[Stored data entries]
----------
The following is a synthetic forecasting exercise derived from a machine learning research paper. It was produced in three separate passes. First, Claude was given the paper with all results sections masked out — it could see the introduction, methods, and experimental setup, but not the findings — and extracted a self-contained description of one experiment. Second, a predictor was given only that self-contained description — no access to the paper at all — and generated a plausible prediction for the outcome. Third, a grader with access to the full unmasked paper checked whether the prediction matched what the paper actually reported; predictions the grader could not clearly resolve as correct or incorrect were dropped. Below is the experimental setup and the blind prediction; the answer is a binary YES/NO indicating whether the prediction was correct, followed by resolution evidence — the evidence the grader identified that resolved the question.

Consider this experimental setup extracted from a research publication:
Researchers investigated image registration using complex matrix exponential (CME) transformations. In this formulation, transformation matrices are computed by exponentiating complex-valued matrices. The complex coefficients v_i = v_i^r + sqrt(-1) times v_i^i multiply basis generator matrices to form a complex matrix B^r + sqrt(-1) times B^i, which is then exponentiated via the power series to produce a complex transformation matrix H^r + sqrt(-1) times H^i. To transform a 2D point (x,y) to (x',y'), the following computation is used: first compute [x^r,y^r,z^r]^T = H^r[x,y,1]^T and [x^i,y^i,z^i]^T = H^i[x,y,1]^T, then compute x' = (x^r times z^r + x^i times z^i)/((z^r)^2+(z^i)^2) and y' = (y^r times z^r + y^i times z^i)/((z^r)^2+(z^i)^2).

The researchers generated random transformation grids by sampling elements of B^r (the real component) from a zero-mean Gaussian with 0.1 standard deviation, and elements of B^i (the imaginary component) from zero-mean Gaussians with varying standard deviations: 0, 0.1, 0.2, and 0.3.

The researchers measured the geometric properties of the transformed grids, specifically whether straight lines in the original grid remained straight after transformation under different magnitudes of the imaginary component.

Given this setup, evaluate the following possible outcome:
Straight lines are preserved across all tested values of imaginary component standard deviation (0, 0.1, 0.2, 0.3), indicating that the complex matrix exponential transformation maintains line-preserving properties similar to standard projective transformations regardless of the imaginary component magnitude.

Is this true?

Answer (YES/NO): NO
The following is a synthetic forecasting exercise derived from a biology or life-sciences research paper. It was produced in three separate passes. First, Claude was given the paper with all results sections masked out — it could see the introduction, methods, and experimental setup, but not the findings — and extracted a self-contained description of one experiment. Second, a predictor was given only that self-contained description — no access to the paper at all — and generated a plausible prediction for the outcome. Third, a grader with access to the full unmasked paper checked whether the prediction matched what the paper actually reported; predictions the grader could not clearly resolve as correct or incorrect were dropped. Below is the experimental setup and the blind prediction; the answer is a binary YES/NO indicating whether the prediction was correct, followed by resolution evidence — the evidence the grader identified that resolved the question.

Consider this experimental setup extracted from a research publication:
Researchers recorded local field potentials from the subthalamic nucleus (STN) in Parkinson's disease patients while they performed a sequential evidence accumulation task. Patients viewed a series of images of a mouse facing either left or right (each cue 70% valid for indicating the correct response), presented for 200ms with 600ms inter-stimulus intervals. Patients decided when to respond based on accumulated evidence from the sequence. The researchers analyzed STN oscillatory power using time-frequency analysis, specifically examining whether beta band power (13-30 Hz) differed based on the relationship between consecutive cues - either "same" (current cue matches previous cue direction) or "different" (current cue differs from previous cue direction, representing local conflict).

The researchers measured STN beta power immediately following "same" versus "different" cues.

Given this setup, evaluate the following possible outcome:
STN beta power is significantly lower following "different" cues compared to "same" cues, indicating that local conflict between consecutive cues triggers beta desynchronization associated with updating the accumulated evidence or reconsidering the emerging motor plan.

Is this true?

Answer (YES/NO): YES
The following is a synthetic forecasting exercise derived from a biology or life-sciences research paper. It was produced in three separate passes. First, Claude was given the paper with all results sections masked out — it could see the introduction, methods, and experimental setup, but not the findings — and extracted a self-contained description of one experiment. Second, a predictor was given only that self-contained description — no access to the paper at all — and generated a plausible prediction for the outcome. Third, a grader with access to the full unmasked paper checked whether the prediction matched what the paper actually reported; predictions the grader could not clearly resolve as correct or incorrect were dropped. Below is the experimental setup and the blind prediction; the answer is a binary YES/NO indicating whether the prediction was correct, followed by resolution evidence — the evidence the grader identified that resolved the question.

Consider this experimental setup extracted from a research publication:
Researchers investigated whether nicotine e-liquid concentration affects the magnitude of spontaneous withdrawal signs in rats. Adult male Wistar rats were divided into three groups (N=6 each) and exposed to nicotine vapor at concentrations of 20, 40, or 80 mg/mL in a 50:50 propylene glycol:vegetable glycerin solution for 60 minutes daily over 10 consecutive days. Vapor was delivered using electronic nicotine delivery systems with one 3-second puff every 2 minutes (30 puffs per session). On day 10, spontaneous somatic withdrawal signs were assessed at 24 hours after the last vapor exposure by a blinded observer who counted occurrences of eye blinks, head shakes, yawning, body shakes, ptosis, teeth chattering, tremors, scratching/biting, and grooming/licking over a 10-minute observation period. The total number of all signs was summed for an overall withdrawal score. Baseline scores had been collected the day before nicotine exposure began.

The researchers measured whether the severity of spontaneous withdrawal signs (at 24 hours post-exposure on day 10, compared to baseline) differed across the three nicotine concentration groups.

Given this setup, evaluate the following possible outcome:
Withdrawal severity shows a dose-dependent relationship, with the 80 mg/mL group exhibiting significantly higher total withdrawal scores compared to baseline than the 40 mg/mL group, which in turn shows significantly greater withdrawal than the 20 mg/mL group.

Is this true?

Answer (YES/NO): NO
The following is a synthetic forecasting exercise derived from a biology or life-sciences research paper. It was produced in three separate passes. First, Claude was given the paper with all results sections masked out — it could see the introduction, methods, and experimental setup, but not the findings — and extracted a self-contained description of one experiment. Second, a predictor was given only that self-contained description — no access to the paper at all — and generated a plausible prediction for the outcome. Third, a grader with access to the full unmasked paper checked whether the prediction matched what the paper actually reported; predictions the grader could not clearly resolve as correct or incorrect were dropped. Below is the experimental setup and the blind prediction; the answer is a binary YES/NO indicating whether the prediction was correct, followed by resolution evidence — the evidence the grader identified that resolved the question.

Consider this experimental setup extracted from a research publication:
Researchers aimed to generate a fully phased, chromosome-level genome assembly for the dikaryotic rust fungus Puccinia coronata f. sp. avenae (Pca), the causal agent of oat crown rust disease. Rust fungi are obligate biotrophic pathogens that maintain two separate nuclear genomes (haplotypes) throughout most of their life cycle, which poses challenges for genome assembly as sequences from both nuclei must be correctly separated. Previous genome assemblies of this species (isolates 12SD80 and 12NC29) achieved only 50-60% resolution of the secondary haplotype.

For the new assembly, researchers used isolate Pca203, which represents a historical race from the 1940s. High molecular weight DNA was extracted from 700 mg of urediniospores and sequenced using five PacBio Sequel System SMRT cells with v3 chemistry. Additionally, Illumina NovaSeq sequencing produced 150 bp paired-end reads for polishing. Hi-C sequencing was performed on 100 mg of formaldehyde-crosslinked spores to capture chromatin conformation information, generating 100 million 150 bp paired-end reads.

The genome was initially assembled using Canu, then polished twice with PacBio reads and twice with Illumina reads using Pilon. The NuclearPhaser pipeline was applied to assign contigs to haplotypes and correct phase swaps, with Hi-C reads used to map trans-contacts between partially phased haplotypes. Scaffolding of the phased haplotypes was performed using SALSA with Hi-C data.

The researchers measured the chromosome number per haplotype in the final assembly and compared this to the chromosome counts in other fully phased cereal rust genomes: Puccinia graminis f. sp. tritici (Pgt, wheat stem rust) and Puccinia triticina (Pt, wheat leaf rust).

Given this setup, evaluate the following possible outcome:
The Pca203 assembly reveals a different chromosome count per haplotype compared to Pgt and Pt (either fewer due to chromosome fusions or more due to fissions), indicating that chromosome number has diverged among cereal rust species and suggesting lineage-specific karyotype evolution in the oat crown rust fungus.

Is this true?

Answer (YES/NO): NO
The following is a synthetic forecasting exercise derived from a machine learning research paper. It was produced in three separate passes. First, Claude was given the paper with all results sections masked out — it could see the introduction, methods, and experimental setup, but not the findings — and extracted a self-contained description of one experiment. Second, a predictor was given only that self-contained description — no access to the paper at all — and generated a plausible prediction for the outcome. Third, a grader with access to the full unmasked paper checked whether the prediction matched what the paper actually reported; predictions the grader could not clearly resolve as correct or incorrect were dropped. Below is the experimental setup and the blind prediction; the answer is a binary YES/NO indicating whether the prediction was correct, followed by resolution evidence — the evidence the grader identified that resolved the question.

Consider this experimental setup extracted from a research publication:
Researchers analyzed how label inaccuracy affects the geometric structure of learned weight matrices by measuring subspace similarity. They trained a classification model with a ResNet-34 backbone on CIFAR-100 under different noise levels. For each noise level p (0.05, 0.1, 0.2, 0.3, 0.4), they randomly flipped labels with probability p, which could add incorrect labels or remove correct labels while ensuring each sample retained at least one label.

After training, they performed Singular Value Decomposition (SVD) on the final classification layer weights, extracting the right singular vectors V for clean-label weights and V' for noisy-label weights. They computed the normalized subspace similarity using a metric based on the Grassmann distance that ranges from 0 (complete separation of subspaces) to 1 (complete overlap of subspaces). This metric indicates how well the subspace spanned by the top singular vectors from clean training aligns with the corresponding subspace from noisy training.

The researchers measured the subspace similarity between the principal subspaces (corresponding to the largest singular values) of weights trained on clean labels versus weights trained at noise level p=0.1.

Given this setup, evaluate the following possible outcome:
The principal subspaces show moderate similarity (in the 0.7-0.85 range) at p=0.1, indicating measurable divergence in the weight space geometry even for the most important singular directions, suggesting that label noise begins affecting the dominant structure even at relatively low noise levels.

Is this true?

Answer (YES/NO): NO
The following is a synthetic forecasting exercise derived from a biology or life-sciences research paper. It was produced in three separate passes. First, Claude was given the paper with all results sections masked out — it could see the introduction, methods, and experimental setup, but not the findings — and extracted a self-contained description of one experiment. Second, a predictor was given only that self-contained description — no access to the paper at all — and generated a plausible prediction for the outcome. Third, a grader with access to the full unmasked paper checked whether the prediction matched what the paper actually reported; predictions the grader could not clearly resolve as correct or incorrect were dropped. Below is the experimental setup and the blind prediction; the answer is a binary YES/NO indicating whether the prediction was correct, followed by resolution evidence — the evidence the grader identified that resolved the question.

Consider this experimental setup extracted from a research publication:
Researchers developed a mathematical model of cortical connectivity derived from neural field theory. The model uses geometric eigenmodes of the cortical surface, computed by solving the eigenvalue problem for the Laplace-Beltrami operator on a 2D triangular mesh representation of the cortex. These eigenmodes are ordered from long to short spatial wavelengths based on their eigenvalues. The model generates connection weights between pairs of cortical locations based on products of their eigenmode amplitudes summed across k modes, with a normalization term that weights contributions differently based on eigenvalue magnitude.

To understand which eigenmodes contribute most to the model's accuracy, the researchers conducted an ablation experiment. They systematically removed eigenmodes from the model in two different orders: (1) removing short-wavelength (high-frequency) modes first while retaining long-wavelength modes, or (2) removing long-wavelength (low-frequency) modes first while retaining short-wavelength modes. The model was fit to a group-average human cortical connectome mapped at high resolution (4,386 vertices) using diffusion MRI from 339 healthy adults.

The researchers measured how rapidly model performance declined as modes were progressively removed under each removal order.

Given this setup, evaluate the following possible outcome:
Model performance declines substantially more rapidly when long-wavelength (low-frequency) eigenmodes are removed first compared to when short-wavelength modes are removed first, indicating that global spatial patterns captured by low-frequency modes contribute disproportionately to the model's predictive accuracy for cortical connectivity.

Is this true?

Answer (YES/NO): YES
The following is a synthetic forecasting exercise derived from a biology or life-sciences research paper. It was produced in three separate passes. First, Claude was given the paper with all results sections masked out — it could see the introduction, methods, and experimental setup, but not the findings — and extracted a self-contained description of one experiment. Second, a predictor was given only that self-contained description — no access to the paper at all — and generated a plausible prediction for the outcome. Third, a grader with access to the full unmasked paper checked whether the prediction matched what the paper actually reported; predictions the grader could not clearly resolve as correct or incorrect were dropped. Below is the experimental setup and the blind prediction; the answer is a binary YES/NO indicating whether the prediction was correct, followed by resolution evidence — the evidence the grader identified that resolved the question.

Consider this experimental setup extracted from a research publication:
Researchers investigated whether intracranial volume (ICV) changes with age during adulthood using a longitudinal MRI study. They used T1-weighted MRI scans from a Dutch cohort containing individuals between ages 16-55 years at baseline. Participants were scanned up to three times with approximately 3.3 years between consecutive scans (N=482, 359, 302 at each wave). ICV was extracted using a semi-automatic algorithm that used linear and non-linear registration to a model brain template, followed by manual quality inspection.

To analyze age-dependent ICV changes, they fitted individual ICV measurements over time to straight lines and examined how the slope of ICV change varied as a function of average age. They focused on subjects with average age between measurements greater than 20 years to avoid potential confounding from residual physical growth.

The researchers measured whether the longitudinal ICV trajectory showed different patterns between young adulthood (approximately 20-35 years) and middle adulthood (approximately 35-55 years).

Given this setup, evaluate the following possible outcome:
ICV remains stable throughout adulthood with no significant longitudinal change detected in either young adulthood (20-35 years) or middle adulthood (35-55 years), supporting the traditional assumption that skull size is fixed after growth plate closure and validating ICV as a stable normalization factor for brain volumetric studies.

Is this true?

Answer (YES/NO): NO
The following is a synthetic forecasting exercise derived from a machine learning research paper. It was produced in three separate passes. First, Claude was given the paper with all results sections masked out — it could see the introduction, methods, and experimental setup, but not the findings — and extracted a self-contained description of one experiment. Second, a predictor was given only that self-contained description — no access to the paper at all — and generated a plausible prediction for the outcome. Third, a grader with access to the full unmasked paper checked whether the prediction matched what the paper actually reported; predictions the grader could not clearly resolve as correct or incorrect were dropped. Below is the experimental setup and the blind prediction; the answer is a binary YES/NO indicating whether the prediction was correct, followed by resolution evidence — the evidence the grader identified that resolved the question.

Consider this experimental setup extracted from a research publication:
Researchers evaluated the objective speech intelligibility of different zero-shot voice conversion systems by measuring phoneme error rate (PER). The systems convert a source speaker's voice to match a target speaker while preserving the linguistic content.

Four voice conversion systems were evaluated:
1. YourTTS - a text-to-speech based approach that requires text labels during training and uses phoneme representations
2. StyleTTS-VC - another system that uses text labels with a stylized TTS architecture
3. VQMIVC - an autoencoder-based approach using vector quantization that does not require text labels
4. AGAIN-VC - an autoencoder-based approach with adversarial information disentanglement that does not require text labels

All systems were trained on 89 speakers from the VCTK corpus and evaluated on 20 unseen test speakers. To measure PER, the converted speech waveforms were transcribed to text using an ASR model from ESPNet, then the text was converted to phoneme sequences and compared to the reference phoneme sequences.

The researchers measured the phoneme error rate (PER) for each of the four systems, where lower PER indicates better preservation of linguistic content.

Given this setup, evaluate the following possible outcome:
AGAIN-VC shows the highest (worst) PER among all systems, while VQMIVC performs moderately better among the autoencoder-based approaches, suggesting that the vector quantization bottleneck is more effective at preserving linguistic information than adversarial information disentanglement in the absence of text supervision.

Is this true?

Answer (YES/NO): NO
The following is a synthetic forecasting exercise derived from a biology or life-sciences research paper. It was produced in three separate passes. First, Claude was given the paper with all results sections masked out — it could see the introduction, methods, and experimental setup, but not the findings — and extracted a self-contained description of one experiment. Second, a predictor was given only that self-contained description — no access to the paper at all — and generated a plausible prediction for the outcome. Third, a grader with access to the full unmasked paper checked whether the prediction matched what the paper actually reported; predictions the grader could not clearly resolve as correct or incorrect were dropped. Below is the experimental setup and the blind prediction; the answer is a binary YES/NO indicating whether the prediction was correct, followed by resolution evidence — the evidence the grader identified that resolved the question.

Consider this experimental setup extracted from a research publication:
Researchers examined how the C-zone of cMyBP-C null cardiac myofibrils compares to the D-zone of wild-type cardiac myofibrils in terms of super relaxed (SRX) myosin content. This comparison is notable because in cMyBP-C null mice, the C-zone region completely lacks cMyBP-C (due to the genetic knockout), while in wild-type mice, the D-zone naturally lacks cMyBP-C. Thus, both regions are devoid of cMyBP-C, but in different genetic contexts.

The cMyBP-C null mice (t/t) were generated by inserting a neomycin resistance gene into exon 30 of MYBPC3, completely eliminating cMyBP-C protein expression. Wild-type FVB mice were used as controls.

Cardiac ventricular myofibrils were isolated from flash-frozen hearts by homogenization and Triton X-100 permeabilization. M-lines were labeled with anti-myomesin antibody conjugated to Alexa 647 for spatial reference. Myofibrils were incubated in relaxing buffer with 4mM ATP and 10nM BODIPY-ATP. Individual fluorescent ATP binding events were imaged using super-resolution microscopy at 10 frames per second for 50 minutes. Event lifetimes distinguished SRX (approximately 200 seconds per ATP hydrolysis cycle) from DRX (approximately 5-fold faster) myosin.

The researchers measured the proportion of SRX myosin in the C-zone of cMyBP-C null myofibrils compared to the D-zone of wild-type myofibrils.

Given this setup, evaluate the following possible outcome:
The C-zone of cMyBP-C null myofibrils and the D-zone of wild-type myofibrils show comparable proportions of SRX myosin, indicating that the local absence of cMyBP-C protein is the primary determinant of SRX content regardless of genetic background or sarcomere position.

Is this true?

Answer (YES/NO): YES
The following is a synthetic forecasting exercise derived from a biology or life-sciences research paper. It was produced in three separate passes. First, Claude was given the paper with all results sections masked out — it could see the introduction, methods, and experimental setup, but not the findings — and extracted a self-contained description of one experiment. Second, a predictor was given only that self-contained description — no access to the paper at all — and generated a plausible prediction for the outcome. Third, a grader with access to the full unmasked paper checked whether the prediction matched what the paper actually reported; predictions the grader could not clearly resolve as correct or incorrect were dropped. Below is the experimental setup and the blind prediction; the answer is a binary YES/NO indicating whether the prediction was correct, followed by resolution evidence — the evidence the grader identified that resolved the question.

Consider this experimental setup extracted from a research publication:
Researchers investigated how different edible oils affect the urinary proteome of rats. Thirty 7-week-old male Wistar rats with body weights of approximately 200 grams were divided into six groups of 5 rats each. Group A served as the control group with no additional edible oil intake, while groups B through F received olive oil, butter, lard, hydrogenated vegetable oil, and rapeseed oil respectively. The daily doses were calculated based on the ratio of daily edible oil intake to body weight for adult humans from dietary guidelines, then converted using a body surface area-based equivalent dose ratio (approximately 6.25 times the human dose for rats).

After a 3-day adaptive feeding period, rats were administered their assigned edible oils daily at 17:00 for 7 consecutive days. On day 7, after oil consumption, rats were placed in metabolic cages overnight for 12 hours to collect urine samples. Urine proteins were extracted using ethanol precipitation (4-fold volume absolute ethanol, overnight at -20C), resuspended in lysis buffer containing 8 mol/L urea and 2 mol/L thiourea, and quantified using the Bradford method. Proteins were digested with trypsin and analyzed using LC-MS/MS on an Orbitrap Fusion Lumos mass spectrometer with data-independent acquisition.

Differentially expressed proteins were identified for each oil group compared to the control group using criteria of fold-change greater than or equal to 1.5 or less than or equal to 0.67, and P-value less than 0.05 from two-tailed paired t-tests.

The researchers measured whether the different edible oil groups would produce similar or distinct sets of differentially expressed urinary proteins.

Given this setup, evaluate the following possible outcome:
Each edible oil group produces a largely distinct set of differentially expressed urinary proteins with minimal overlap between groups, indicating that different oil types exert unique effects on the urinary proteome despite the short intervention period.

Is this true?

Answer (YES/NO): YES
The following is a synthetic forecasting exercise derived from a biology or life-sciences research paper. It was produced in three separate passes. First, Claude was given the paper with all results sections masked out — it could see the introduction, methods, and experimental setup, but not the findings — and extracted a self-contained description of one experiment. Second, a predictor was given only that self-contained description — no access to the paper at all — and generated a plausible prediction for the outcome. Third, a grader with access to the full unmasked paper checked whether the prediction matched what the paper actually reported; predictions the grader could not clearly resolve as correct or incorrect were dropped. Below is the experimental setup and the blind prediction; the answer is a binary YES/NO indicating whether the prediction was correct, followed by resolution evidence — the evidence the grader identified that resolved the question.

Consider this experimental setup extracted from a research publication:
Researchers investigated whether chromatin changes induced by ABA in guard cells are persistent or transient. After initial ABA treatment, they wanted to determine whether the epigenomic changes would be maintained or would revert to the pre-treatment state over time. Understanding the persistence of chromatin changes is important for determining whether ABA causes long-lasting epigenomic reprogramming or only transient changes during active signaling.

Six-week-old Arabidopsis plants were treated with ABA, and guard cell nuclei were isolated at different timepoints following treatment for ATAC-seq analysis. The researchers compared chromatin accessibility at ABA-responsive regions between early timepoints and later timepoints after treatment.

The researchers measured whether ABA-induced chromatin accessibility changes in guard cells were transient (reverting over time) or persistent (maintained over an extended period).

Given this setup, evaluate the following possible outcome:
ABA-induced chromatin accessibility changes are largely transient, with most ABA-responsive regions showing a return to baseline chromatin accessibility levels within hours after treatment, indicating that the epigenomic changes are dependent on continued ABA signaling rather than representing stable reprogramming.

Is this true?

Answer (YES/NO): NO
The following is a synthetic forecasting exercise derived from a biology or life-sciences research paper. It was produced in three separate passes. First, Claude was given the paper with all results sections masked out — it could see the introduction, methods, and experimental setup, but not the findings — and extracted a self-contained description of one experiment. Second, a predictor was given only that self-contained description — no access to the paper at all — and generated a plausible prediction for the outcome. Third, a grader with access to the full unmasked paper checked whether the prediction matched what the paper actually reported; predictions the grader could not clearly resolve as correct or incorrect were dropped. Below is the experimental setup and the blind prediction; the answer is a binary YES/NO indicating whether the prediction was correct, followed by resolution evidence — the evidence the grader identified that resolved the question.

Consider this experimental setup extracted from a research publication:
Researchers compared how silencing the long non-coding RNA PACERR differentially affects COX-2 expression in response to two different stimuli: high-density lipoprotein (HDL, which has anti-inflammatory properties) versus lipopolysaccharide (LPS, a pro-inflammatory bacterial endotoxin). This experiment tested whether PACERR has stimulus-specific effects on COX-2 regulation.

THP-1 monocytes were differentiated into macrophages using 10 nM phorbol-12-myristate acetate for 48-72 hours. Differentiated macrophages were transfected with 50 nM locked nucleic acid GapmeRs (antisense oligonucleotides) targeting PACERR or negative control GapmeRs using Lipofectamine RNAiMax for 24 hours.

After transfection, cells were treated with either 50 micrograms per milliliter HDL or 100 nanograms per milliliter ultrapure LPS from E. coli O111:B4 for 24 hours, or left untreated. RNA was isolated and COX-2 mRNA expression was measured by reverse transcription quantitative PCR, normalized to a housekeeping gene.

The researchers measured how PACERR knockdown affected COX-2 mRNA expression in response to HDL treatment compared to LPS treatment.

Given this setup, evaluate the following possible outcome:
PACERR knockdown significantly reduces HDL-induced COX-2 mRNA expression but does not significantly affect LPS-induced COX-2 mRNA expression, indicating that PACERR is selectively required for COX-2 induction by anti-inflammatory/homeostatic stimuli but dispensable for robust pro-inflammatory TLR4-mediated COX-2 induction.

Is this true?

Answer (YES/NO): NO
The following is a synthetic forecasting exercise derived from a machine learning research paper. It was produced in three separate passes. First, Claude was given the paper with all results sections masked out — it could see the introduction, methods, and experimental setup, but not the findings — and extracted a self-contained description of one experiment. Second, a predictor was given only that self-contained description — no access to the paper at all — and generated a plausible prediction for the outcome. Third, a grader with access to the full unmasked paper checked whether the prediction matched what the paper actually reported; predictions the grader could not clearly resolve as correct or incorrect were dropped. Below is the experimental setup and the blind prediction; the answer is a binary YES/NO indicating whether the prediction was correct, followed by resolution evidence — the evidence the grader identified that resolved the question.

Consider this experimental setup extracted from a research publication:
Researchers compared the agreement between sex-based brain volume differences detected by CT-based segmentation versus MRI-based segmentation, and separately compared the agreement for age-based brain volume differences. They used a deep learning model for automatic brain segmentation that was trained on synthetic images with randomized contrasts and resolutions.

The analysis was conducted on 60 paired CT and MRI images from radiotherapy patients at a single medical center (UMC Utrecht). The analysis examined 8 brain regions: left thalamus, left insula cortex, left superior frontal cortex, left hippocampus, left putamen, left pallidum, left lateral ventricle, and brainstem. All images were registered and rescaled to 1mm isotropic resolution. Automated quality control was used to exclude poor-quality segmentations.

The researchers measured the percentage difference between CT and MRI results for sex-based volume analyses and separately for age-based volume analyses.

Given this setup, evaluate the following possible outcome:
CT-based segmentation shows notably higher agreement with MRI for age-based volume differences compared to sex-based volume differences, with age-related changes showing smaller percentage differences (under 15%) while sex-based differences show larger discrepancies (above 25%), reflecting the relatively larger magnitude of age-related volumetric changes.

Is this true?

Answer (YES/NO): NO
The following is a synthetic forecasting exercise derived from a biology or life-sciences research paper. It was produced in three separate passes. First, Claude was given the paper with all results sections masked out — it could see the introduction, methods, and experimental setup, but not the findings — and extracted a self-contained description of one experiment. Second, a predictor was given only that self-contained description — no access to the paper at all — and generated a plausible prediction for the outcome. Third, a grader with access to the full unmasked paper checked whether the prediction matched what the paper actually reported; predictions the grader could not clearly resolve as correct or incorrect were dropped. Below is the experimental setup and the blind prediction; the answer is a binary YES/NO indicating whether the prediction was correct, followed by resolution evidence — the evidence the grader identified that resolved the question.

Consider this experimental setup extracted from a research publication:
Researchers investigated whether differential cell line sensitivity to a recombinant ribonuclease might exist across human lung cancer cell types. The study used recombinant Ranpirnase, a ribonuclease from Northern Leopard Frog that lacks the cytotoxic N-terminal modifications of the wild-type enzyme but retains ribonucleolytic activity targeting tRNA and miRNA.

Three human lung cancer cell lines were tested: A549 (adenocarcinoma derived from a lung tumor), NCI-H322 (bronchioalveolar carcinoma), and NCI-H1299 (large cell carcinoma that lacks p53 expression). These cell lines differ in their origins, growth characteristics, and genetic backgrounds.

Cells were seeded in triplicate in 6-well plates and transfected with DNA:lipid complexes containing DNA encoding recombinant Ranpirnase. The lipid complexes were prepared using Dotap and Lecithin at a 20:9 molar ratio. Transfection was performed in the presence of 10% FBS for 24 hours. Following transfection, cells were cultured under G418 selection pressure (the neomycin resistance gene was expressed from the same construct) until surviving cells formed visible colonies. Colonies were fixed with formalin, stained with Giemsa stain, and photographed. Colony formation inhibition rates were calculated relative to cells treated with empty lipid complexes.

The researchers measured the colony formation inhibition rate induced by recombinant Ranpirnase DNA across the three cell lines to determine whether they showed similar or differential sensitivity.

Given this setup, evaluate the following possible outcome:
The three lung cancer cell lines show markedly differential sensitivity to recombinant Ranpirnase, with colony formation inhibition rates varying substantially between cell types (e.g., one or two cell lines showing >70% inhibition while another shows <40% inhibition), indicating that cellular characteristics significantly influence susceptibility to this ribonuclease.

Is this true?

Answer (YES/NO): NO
----------
## YOUR GOAL
Using the records, report how many lines contain the word "These", adding no other text.

## SOLUTION FOR THIS EXERCISE
2